As is quite common in the image processing literature, in our theoretical analysis we assume infinite domains and translation invariant operators and we will deal with bounded domain in an adhoc fashion. The deviation from translation invariance is only noticible in a small region around the border (of width proportional to the maximal translation distance involved).

5.2.3. Linearity + Translation Invariance \(\Rightarrow\) Convolutions

Combining linearity with translation invariance leads to a unique characterization of linear, translation invariant operators: the convolutions. We first prove this result and then we will look at what type of image processing operator a convolution is. When first reading these notes you may want to start with a more intuitive explanation of the convolution operator and only after that return to this section.

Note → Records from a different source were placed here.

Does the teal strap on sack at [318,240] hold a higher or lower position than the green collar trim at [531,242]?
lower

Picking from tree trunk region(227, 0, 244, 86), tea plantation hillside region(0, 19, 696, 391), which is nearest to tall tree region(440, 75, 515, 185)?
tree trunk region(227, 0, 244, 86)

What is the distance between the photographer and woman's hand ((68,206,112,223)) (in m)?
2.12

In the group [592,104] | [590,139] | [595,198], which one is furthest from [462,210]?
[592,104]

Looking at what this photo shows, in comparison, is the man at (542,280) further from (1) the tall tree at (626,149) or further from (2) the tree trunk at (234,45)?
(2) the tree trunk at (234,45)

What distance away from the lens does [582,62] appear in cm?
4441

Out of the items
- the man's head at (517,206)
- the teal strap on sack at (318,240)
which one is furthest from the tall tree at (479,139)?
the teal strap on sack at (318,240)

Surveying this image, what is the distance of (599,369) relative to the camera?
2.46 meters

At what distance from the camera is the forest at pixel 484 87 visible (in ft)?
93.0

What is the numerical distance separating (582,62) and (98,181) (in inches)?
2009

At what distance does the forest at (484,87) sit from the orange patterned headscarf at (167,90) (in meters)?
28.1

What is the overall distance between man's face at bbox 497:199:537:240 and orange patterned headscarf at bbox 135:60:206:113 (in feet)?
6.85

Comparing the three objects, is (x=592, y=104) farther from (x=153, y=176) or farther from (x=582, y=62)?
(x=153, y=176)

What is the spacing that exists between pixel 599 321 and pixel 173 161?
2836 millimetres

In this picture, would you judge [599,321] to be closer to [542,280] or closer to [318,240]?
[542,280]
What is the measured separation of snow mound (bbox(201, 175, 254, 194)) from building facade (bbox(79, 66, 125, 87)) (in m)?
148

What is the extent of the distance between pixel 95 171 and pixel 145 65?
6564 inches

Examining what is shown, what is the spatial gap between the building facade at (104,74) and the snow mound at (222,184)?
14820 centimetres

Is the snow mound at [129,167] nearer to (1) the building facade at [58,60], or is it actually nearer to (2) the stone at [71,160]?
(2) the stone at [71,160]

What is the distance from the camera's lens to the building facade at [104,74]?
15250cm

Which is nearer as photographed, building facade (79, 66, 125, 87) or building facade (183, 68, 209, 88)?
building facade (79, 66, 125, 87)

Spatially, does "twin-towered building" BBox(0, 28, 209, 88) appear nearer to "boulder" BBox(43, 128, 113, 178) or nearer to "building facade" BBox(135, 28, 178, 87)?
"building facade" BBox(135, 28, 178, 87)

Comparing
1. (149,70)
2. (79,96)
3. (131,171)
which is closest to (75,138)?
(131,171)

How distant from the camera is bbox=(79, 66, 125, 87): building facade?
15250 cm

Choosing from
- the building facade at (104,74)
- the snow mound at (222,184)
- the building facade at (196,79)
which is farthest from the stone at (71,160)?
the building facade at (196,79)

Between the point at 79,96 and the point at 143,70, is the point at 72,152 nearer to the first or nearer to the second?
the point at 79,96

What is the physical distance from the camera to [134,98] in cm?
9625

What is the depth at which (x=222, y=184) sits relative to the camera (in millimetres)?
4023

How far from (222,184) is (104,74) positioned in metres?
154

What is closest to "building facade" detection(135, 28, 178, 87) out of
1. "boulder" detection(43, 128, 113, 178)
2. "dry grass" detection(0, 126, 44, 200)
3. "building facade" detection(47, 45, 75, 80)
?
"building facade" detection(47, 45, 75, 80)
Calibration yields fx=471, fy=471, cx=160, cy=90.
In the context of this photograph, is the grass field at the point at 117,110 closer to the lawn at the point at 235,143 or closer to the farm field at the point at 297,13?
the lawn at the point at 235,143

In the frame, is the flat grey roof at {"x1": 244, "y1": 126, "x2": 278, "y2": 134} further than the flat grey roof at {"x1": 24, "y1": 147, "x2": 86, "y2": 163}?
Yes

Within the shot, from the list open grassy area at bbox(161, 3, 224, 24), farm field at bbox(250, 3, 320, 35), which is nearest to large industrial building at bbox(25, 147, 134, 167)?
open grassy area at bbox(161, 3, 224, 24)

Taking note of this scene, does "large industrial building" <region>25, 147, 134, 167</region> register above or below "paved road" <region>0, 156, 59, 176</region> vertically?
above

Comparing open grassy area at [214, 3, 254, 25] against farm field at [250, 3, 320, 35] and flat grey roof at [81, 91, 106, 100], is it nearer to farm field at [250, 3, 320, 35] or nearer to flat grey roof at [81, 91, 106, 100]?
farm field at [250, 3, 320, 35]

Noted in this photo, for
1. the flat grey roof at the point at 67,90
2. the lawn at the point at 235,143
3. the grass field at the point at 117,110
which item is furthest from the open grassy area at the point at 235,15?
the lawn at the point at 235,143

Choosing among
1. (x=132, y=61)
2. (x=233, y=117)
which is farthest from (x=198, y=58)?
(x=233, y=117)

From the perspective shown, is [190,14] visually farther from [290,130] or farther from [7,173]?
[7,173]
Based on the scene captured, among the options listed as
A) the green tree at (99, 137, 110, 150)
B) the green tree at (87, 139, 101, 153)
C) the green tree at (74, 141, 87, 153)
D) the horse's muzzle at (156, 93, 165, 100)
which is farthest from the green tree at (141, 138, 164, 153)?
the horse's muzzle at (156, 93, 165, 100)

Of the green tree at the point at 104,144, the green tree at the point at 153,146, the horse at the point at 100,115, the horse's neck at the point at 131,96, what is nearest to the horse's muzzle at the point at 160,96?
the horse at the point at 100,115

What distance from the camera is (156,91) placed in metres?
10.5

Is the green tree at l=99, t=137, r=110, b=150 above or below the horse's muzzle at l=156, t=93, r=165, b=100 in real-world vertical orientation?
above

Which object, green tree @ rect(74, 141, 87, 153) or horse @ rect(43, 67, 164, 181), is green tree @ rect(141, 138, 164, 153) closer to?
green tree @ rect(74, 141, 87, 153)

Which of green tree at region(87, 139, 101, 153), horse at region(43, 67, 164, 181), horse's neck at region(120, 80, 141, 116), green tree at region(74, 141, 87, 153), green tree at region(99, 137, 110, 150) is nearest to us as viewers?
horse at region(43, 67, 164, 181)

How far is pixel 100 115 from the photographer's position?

Theorem 5.4 (Convolutions)

A linear translation invariant operator \(\op L\) working on image \(f\) can be written as a convolution of \(F\) with the impulse response of \(\op L\). For a discrete operator:

\[(\op L F)(\v k) = (F \star W)(\v k) = \sum_{\v l} F(\v k - \v l)W(\v l)\]

where \(W = \op L \Delta\) is the impulse response function and \(\Delta\) is the discrete pulse:

\[\begin{split}\Delta(\v k) = \begin{cases}1 &: \v k = 0\\0 &: \text{elsewhere}\end{cases}\end{split}\]

Proof (Convolutions)

Any function \(F\) can be written as a weighted linear combination of pulse functions:

\[F(\v k) = \sum_{\v l} F(\v l)\Delta(\v k - \v l)\]

As an example look at a very small \(2\times2\) image

\[\begin{split}\begin{Bmatrix}1&2\\3&4\end{Bmatrix} = 1\times\begin{Bmatrix}1&0\\0&0\end{Bmatrix} + 2\times\begin{Bmatrix}0&1\\0&0\end{Bmatrix} + 3\times\begin{Bmatrix}0&0\\1&0\end{Bmatrix} + 4\times\begin{Bmatrix}0&0\\0&1\end{Bmatrix}\end{split}\]

Remember that these arrays are not matrices from linear algebra but small \(2\times2\) discrete images.

Note that \(\Delta(\v k - \v l) = \op T_{\v l} \Delta(\v i)\) and thus

\[F(\v k) = \sum_{\v l} F(\v l)(\op T_{\v l}\Delta)(\v k)\]

or in function notation:

\[F = \sum_{\v l} F(\v l)\;\op T_{\v l}\Delta\]

Applying the linear TI operator on both sides we get:

\[\op L F = \op L\left( \sum_{\v l} F(\v l)\;\op T_{\v l}\Delta \right)\]

Using the fact that \(\op L\) is a linear operator we get:

\[\op L F = \sum_{\v l} F(\v l)\op L \op T_{\v l}\Delta\]

and using the translation invariance of \(\op L\) we get

\[\op L F = \sum_{\v l} F(\v l) \op T_{\v l}\op L\Delta\]

Evidently \(\op L\Delta\) is the impulse response of operator \(\op L\) and we write that as \(W=\op L\Delta\). So:

\[\op L F = \sum_{\v l} F(\v l)\; \op T_{\v l}W\]

Adding the argument \(\v k\) again:

\[(\op L F)(\v k) = \sum_{\v l} F(\v l) \op T_{\v l}\;W(\v k) = \sum_{\v l} F(\v l) \;W(\v k - \v l)\]

It is this last summation to get a new function \(\op L F\) out of a function \(F\) that we call the convolution of \(F\) with the impulse response \(W\):

\[\op L F = F\star \op L\Delta\]

5.2.4. Convolutions and Correlations

In the previous section we have defined the convolution of discrete function \(F\) with weight function or kernel \(W\) as:

\[(F\star W)(\v k) = \sum_{\v l} F(\v k - \v l)W(\v l)\]

in order to make the convolution easier to interpret we introduce the mirrored function \(W\mirror\):

Definition 5.5 (Mirrored Function)

Let \(W\) be a discrete function then we define the mirrored function \(W\mirror\) as:

\[W\mirror(\v k) = W(-\v k)\]

As an example:

\[\begin{split}\newcommand{\nin}{\tfrac{1}{9}} W = \begin{Bmatrix} &&\nin&&\\ &\nin&\underline{\nin}&\nin&\\ \nin&\nin&\nin&\nin&\nin \end{Bmatrix}, \qquad W\mirror = \begin{Bmatrix} \nin&\nin&\nin&\nin&\nin\\ &\nin&\underline{\nin}&\nin&\\ &&\nin&& \end{Bmatrix},\end{split}\]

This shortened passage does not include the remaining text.